There are over a thousand known species of Dendrobium and innumerable hybrids. This makes Dendrobium the second largest orchid genus in the world after Bulbophyllum.
- Dendrobiums like their roots confined in small pots. for good drainage use bark, perlag and charcoal to make up an open mix which drains easily.
- Repot when either the compost becomes acid and soggy or when the pot is full of roots.
- Plants from the mountains of New Guinea like a little moss mixed with the bark or they can be grown on slabs of bark or tree fern on a mossy bed. Such slabs need daily misting for most of the year.
- Over enthusiastic flowering of small dendrobiums can lead to a premature death.
- Small dendrobiums sometimes benefit from a steady gentle air flow.
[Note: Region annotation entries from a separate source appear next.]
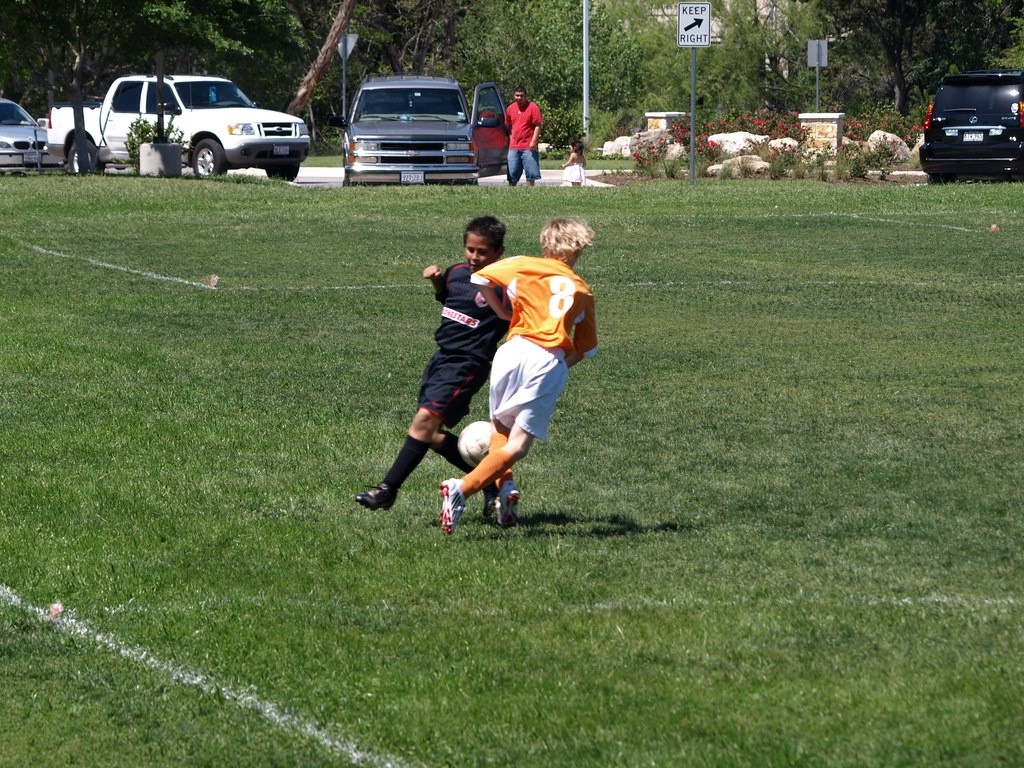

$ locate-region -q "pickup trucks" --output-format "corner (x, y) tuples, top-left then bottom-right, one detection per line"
(43, 71), (312, 183)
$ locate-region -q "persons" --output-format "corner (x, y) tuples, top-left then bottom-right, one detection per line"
(355, 215), (599, 536)
(505, 85), (542, 187)
(562, 141), (586, 188)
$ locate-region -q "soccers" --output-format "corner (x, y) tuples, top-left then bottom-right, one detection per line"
(456, 420), (495, 470)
- In winter temperatures can drop to 40°C when you should not water or feed but give plenty of light and air movement. Buds develop in spring and new growths appear. Water sparingly until the new shoots have grown good roots then feed weekly during maximum growth.
- Free draining potting mixes should always be used containing coarse bark perlite, sphagnum moss and even small pebbles if a little weight is needed.
- Propagation is by division of the larger clump when it has filled the pot. Some Dendrobiums produce offsets. Generally they do not like any root disturbance.
- Australian species and hybrids include the ‘Rock Lily’ flowers last only 3-4 weeks but Dendrobium bigibbum is often grow for cut flowers.
- Dendrobium like plenty of bright filtered sunlight but avoid direct sunlight that may scorch the leaves. They can be difficult to re-flower if they do not receive sufficient light.
- Never allow plants to stand in water as it may rot the roots.
- Moss loving species can be grouped as either Himalayan, Australian or New Guinea (including Singapore). They can be grown on chunks of bark or tree fern on a mossy bed.